## Start Text provided

United States Court of Appeals, Fifth Circuit.
November 28, 2005.
Nelson W. Cameron (argued), Shreveport, LA, for Plaintiffs-Appellants.
Winston G. DeCuir, Linda L. Clark, Brandon James DeCuir (argued), DeCuir & Clark, Baton Rouge, LA, for Defendants-Appellees.
Appeal from the United States District Court for the Western District of Louisiana.
Before JOLLY, HIGGINBOTHAM and JONES, Circuit Judges.
E. GRADY JOLLY, Circuit Judge:
Two hearing impaired students at Louisiana Tech University ("the University"), Wendy Renee Bennett-Nelson and Joy Marie Boykin ("the appellants"), brought this action under Title II of the Americans with Disabilities Act of 1990 ("ADA") and § 504 of the Rehabilitation Act of 1973. The appellants alleged that the University denied them equal access to education by failing to provide educational aids and services, such as sign language interpreters and note takers, in a timely and effective manner. The district court dismissed the appellants' claims, holding that they were barred by the immunity from suit in the federal courts granted to Louisiana by the Eleventh Amendment.
On appeal, the appellants contend (1) that the University has waived its immunity from suit under § 504 of the Rehabilitation Act by accepting federal funding; and (2) that Congress has validly abrogated Eleventh Amendment immunity from suit under Title II of the ADA. We agree that the University, as a recipient of federal financial assistance, has waived its Eleventh Amendment immunity. We therefore need not go further to address the abrogation issue. Accordingly, we REVERSE and REMAND for further proceedings.
* The facts of this case are uncomplicated and largely undisputed. Louisiana Tech University is a public university governed by the Board of Supervisors for the University of Louisiana System. Although its main source of funding is the State of Louisiana, the University also distributes approximately twenty-one million dollars in federal financial aid to students each year. The University's primary sources of federal funds are the Federal Work Study program and the Pell Grant program.

## End Text provided

◆ Objectives
- a) Print the court opinion verbatim, from "Before JOLLY, HIGGINBOTHAM" down to "the Eleventh Amendment.".
- b) According to the court opinion, what are the University's primary sources of federal funds?
The rows are not needed for this work.

## Start Recorded information

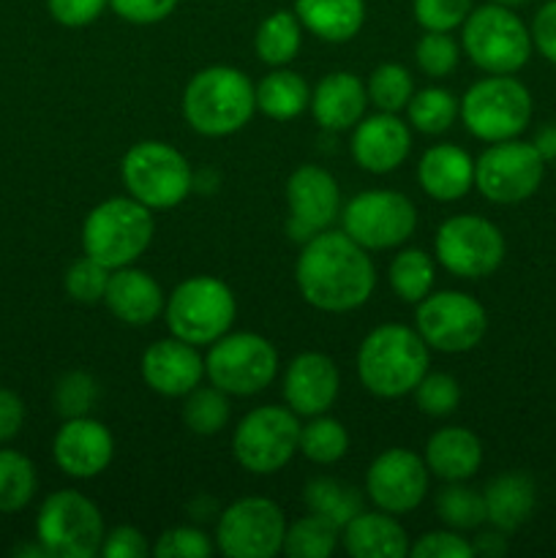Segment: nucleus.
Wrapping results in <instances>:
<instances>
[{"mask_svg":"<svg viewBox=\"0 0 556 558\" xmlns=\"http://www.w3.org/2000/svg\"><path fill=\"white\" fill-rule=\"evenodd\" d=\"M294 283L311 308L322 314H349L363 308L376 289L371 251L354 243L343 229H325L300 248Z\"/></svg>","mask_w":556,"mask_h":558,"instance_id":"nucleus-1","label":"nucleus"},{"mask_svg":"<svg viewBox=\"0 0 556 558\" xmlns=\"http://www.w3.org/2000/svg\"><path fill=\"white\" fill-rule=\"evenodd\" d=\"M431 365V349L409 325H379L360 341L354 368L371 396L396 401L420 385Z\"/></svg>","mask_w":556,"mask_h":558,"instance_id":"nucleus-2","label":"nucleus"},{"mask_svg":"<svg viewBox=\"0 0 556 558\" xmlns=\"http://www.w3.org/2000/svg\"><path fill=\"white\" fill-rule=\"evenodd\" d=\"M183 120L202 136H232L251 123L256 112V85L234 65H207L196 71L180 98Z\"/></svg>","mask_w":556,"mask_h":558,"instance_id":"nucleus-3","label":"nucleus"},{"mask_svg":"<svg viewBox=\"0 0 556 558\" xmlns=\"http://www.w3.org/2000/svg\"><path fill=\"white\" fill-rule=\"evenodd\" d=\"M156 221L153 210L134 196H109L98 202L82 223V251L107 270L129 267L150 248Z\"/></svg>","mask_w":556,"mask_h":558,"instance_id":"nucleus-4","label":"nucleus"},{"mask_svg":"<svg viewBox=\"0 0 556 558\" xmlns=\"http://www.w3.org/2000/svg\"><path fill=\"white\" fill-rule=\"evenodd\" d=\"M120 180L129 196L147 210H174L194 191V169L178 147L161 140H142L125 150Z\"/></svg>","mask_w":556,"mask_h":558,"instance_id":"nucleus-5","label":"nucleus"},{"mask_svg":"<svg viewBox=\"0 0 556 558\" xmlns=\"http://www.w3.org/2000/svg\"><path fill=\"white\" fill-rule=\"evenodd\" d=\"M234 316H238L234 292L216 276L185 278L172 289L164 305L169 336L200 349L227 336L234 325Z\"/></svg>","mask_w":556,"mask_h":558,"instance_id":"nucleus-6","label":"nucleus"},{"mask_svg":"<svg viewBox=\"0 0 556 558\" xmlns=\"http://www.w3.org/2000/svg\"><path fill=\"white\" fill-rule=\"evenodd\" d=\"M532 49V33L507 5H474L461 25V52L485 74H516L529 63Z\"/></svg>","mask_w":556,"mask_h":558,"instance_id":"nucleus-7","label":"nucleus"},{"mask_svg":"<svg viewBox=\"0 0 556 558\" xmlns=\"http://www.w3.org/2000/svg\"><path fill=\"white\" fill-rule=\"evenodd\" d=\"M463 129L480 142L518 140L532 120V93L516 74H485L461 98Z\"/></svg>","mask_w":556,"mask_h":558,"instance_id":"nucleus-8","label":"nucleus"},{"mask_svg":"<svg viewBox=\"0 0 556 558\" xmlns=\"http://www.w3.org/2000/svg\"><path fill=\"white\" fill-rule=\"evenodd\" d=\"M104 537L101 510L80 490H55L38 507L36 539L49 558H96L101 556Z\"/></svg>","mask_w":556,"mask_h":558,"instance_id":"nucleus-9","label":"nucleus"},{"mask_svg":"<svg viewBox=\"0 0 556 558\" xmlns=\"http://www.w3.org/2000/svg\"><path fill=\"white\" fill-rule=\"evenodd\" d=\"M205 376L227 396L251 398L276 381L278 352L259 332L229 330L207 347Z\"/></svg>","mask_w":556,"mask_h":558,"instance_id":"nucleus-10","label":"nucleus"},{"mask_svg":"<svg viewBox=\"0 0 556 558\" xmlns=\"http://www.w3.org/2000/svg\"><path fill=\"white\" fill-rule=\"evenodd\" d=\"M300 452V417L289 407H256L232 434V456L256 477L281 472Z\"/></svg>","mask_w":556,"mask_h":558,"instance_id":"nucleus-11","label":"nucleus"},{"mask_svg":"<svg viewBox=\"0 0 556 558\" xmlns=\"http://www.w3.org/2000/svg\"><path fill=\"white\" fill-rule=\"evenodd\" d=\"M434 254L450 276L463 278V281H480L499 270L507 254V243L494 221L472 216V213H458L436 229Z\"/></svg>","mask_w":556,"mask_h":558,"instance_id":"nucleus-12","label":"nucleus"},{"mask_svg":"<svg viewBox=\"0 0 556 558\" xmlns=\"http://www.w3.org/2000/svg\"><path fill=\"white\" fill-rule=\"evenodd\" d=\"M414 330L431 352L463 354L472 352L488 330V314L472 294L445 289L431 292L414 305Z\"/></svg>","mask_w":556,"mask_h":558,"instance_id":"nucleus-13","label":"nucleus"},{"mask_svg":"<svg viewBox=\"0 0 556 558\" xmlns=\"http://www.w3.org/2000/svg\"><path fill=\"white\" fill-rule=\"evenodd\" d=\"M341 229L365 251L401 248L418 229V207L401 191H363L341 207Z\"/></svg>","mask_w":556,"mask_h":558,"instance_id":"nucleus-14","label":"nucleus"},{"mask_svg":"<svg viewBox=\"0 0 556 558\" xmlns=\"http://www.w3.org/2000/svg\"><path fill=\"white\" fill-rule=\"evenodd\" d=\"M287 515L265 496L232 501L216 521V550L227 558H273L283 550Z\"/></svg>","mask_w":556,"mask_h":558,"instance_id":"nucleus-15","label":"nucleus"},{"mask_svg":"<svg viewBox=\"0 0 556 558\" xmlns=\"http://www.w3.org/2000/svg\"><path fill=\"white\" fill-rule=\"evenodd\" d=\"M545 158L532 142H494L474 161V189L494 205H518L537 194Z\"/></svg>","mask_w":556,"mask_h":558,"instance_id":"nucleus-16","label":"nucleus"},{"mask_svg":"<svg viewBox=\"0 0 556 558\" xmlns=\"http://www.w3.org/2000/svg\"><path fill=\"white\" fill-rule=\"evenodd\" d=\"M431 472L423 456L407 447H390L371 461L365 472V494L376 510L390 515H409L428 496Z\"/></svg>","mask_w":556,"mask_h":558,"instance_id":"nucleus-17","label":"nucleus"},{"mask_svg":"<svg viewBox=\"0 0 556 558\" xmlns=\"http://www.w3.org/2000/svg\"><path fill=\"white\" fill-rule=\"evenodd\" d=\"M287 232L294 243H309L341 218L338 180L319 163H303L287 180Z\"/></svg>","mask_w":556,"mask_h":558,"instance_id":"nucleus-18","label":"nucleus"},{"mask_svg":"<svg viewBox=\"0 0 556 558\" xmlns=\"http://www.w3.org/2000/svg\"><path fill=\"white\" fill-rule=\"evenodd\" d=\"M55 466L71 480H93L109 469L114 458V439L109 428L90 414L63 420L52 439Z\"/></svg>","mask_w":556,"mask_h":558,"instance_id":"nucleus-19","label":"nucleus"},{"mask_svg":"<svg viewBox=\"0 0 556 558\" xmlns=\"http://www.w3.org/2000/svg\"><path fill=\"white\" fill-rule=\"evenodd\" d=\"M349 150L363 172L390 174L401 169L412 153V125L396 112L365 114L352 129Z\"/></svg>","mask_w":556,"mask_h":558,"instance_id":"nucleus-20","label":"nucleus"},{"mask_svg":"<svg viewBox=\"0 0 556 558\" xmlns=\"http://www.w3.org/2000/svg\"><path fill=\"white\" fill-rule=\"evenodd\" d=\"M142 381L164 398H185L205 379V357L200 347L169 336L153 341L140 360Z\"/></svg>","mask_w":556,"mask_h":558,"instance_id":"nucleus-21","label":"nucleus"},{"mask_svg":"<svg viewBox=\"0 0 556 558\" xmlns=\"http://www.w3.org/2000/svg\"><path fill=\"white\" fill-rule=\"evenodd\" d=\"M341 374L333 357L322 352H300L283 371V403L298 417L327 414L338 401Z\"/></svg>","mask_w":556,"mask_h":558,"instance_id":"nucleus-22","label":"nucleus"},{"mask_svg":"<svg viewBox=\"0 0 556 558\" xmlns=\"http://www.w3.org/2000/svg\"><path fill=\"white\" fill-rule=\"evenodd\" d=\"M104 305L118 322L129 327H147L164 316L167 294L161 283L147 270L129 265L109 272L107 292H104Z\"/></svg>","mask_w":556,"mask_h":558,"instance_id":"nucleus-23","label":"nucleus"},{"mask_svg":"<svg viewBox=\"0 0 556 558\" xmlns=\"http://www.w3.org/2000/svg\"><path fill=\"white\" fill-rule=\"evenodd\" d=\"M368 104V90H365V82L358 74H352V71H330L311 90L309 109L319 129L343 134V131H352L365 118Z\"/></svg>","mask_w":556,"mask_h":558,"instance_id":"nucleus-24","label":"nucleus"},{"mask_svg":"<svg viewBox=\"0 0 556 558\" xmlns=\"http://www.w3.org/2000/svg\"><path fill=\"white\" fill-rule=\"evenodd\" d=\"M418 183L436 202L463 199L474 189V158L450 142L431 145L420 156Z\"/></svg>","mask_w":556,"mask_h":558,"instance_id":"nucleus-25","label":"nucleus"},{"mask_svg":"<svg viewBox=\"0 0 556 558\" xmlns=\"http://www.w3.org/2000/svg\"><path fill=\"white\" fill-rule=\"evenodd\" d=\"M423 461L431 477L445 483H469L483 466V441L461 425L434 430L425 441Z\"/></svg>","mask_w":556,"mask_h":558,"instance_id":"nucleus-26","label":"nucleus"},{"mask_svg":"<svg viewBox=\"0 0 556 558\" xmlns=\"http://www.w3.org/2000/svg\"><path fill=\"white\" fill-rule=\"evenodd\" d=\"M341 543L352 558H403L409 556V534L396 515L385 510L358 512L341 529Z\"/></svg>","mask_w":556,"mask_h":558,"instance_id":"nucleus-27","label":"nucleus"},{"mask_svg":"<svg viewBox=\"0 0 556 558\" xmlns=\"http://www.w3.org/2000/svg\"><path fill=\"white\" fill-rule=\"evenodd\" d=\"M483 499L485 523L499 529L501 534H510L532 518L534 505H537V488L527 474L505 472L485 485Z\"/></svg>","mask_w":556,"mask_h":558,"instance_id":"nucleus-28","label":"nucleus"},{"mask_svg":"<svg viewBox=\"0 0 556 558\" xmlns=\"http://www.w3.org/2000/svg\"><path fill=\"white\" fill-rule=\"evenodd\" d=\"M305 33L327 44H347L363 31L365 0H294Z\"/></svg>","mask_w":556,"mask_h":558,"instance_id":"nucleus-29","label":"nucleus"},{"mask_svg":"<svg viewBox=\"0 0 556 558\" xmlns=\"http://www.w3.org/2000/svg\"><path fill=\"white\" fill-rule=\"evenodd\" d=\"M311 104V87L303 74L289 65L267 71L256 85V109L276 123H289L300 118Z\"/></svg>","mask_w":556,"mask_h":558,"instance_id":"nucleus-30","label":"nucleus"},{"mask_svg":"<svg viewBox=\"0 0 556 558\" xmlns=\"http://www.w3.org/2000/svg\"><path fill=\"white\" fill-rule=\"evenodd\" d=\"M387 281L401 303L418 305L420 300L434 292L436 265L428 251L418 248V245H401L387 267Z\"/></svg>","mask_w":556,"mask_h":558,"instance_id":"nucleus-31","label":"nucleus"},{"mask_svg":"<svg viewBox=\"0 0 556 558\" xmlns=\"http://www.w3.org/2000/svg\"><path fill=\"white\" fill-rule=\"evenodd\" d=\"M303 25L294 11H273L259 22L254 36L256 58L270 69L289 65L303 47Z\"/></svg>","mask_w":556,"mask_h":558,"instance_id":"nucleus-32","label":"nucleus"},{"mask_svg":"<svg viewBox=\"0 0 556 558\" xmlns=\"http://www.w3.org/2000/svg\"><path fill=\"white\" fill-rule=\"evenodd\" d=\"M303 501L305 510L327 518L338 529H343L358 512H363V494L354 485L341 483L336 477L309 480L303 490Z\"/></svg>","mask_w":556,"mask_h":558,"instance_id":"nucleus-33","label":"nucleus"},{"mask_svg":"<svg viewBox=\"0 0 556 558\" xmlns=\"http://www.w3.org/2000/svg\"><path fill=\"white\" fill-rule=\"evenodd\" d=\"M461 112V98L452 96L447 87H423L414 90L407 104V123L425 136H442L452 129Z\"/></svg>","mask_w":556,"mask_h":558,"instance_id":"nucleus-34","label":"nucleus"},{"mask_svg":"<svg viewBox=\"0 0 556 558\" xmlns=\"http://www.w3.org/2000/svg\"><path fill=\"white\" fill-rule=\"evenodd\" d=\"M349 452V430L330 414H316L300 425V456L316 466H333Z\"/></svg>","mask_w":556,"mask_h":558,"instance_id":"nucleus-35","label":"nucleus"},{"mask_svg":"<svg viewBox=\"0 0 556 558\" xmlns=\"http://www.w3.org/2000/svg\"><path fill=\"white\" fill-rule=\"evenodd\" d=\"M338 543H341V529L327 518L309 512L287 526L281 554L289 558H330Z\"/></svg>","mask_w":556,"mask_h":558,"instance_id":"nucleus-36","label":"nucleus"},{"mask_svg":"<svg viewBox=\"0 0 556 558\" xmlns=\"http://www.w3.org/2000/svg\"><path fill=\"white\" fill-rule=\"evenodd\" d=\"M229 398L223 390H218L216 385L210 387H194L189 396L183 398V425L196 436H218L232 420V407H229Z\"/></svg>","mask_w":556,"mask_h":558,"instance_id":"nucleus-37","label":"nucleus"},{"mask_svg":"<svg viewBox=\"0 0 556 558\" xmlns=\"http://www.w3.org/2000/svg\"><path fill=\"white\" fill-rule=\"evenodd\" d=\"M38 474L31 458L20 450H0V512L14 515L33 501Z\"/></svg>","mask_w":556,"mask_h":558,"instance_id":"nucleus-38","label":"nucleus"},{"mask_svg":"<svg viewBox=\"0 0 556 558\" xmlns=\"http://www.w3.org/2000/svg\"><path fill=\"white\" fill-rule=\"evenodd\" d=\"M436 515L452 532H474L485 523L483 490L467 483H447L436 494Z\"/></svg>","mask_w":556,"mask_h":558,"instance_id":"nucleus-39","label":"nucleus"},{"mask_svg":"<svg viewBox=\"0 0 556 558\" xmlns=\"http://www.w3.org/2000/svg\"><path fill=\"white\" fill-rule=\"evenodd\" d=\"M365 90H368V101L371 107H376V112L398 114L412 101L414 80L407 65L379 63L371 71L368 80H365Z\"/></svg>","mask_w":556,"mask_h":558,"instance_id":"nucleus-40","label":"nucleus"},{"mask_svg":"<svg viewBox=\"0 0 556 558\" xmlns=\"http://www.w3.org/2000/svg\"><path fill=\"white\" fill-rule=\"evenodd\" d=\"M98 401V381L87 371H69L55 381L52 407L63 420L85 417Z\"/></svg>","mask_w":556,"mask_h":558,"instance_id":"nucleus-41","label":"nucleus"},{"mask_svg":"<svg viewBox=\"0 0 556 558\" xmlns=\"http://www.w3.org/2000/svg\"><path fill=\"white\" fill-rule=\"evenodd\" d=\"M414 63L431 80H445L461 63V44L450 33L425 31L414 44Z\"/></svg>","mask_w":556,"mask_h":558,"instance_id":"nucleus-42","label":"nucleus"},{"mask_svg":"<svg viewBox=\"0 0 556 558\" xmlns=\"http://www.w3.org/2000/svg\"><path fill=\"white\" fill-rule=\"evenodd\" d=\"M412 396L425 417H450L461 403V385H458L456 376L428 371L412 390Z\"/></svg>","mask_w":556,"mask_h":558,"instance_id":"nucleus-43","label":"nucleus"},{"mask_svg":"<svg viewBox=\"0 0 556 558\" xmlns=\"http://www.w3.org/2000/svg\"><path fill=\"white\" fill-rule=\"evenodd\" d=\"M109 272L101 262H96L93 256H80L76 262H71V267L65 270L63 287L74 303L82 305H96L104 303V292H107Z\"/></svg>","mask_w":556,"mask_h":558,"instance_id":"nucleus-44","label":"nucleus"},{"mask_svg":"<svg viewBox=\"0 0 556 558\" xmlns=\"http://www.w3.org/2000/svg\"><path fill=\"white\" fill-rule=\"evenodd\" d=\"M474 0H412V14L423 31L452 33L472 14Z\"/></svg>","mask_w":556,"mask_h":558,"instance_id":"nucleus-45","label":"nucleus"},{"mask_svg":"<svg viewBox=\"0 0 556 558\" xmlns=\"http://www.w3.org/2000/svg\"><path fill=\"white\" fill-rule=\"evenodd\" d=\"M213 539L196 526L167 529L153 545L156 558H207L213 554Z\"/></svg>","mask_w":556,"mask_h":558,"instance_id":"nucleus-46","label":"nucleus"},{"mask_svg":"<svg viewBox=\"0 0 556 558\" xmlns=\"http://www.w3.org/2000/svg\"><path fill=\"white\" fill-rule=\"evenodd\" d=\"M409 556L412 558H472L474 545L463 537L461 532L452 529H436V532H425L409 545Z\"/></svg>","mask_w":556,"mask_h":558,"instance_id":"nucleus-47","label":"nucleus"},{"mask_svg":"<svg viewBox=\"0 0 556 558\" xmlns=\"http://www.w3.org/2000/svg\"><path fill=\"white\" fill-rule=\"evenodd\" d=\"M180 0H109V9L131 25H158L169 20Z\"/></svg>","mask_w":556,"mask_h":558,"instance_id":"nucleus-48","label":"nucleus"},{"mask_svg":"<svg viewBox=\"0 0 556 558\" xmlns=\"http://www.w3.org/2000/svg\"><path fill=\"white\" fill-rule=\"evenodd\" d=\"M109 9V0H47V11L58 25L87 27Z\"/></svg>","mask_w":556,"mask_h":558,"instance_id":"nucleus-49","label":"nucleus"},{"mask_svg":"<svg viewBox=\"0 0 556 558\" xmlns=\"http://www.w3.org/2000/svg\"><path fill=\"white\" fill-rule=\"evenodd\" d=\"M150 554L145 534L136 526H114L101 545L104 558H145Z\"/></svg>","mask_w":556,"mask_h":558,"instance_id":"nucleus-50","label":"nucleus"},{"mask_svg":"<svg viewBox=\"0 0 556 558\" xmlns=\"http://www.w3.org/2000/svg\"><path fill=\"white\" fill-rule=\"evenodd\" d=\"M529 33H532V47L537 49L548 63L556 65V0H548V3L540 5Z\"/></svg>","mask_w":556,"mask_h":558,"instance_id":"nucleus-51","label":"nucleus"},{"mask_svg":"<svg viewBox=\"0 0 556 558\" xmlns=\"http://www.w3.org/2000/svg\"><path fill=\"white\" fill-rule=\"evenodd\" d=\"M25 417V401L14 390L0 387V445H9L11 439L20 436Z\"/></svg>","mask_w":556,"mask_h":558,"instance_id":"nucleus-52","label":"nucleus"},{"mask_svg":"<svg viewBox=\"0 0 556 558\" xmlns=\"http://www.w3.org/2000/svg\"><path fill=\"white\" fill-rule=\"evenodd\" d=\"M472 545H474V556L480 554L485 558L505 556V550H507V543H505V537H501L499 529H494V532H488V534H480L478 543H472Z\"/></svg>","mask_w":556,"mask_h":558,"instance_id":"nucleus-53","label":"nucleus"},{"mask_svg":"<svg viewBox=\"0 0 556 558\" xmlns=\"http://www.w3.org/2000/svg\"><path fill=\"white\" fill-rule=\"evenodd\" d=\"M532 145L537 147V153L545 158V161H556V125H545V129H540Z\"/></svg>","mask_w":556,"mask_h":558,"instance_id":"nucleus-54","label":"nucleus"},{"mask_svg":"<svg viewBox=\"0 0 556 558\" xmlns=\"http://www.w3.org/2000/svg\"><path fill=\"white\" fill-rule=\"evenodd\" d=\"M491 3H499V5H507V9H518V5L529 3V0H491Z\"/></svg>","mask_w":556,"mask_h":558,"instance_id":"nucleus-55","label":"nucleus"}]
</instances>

## End Recorded information

◆ Exercise answers
- a)
Before JOLLY, HIGGINBOTHAM and JONES, Circuit Judges.
E. GRADY JOLLY, Circuit Judge:
Two hearing impaired students at Louisiana Tech University ("the University"), Wendy Renee Bennett-Nelson and Joy Marie Boykin ("the appellants"), brought this action under Title II of the Americans with Disabilities Act of 1990 ("ADA") and § 504 of the Rehabilitation Act of 1973. The appellants alleged that the University denied them equal access to education by failing to provide educational aids and services, such as sign language interpreters and note takers, in a timely and effective manner. The district court dismissed the appellants' claims, holding that they were barred by the immunity from suit in the federal courts granted to Louisiana by the Eleventh Amendment.

- b) The Federal Work Study program and the Pell Grant program.